Is that just
arr.map( e => b )
? let arr = [{a: 1, b: ["a", "b"]}, {a: 9, b: ["a","c"]}];
let b = "!"
for(let e of arr) e = b;
console.log(arr)
[{a: 1, b: ["a", "b"]}, {a: 9, b: ["a","c"]}] (unmodified) for(let e of arr) e.a = 2;
console.log(arr)
[{a: 2, b: ["a", "b"]}, {a: 2, b: ["a","c"]}] (modified) for(let e of arr) {let copy = {...e}; copy.a = 4;}
console.log(arr)
[{a: 2, b: ["a", "b"]}, {a: 2, b: ["a","c"]}] (unmodified) for(let e of arr) {let copy = {...e}; copy.b[0] = "!";}
console.log(arr)
[{a: 2, b: ["!", "b"]}, {a: 2, b: ["!","c"]}] (modified)The most frustrating thing about all of this is that the best way to make a deep copy to avoid all unwanted modification is JSON.parse(JSON.stringify(arr))
Why not make a little library so you can do these kinds of things safely without reimplementing them every project? Maybe call it safeCopy or something.

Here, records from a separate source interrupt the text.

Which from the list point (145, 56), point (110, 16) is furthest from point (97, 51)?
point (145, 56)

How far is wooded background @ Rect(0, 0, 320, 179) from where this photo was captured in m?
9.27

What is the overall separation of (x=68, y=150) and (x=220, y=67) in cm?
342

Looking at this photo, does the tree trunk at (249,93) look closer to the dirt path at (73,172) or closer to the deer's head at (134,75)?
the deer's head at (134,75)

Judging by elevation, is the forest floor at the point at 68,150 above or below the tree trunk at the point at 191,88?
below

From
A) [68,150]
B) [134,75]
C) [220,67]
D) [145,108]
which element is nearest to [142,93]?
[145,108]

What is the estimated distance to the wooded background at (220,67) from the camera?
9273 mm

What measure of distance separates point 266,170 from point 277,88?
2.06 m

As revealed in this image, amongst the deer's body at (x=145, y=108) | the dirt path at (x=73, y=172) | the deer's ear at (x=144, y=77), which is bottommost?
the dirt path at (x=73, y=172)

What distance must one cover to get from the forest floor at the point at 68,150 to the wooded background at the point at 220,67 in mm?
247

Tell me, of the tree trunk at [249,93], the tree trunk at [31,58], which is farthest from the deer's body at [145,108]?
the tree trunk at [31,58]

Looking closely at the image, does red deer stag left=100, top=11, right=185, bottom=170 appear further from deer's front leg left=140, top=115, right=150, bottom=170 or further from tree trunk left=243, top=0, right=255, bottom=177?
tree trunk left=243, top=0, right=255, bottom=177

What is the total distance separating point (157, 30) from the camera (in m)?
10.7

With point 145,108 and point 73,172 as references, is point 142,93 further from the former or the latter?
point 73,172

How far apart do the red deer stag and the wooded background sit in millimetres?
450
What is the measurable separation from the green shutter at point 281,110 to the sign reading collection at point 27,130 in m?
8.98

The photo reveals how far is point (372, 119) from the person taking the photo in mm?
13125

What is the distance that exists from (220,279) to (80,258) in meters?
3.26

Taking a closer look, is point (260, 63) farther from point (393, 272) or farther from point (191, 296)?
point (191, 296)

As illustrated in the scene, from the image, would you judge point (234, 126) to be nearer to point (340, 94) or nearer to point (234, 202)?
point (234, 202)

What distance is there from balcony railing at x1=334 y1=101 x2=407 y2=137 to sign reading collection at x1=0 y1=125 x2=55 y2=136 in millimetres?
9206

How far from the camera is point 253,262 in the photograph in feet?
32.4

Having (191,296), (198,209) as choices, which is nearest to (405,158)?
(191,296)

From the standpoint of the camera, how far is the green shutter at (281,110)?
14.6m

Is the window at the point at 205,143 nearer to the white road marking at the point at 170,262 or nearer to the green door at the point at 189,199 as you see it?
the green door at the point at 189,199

Examples where this is easy are C where every copy and allocation is very explicit, C++ which has a good `const` concept that's actually useful, or Rust with it's ownership concept that makes mutability very obvious.
The arr.map providing you had a variable on the left side would output the result of each iteration into said array ( so an array containing all b values - however I guess you meant arr.map(e => e)
Providing arr is iterable (e.g. an array) it's perfectly valid js. Your linter might scream at you to add braces and a semicolon, but neither is needed for correctness here.
I try to reimplement pointless code, I get more pointless code.